Sumber: KONTAN |
JAKARTA. Pemerintah baru saja mengumumkan terbitnya kebijakan fasilitas pajak untuk mendorong peningkatan investasi di Indonesia melalui PP Nomor 62 Tahun 2008. Insentif pajak tersebut diberikan kepada 23 bidang usaha dan 15 bidang usaha di daerah tertentu. Salah satunya kepada kelompok industri susu dan makanan dari susu meliputi cakupan produk susu bubuk, susu kental manis dan susu cair.
Menanggapi beleid anyar tersebut, Dewan Persusuan Nasional Teguh Budiyana mengatakan, "Mestinya yang diberi insentif itu bukan industri hilir, melainkan industri hulu.”.
Menurut hitungan Teguh, pemberian insentif kepada pemain baru di sektor hilir justru tak akan efektif karena 80% bahan baku susu saat ini masih diusung dari luar negeri. "Jika raw material terbatas, pemain baru juga akan kesulitan,” tegas Teguh. Soalnya, imbuh Teguh, perusahaan-perusahaan susu di Indonesia adalah kelas kakap. Itu sebabnya, industri hulu tak akan mampu bersaing. “Kecuali, menambah impor susu lagi,” tandasnya.

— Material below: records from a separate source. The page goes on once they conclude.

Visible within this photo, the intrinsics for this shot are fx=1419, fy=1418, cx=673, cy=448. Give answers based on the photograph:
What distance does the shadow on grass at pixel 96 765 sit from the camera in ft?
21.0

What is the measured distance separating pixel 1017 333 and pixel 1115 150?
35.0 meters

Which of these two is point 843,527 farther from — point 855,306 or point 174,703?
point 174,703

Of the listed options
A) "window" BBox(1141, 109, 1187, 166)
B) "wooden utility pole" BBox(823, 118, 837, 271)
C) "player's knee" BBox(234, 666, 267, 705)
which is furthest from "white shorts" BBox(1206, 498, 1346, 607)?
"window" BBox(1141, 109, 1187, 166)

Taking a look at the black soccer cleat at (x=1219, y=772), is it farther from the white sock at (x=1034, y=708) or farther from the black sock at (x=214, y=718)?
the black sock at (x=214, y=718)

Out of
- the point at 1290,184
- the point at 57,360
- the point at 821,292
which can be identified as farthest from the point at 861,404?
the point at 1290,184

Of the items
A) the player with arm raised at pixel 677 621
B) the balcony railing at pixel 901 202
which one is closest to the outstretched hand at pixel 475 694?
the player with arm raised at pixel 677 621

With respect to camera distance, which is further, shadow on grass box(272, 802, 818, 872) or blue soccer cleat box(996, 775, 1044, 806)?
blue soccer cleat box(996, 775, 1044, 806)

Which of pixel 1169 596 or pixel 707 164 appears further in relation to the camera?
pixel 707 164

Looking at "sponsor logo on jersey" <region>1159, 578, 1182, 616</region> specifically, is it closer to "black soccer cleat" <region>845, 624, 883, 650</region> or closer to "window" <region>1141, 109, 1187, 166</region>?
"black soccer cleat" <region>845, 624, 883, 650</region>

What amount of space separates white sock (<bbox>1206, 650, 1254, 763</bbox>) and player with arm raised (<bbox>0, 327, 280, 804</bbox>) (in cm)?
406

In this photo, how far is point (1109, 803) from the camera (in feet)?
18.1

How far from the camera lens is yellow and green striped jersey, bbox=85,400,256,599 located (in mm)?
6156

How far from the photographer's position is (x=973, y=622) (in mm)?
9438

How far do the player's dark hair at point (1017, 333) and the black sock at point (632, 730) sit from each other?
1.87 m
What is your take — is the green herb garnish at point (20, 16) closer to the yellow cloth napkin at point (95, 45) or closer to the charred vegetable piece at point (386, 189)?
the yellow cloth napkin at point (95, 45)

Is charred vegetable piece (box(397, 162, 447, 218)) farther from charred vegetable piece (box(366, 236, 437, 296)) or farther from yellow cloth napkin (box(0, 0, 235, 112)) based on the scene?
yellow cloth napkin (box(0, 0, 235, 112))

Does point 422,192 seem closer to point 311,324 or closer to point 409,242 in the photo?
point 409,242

Sementara itu, Ketua Asosiasi Produsen Makanan Bayi Budi Satrio Isman menyambut baik pemberian insentif pajak kepada industri susu. " Kebanyakan perusahaan itu membebankan pajak pada harga jual produk, jika ada insentif pajak, ini akan menekan harga di tingkat konsumen dan akan meningkatkan konsumsi susu nasional. itu kan baik " tandasnya.
Akan lebih baik lagi, bila industri hulu, maupun industri hilir diberikan kesempatan yang sama untuk mendapatkan insentif pajak tersebut. Budi menjelaskan, insentif pajak untuk industri hulu akan meningkatkan produksi susu dalam negeri. Tentu hal tersebut akan menekan impor bahan baku bagi industri hilir, sehingga akan lebih efisien lagi.
Sekadar mengingatkan, fasilitas insentif tersebut diberikan pemerintah dalam bentuk pengurangan penghasilan neto sebesar 30% dari jumlah penanaman modal dan dibebankan selama 6 tahun, besarnya masing-masing 5% per tahun. Selain itu, juga ada penyusutan dan amortisasi yang dipercepat, pengenaan pajak penghasilan atas dividen yang dibayarkan kepada subjek pajak luar negeri sebesar 10%, dan kompensasi kerugian yang lebih lama dari 5 tahun; tetapi tidak lebih dari 10 tahun.
Penerbitan PP tersebut merupakan salah satu dari rangkaian kebijakan yang tertuang dalam Inpres No. 5/Tahun 2008 tentang Fokus Program Ekonomi Tahun 2008-2009 untuk memperbaiki iklim investasi dan meningkatkan daya saing nasional.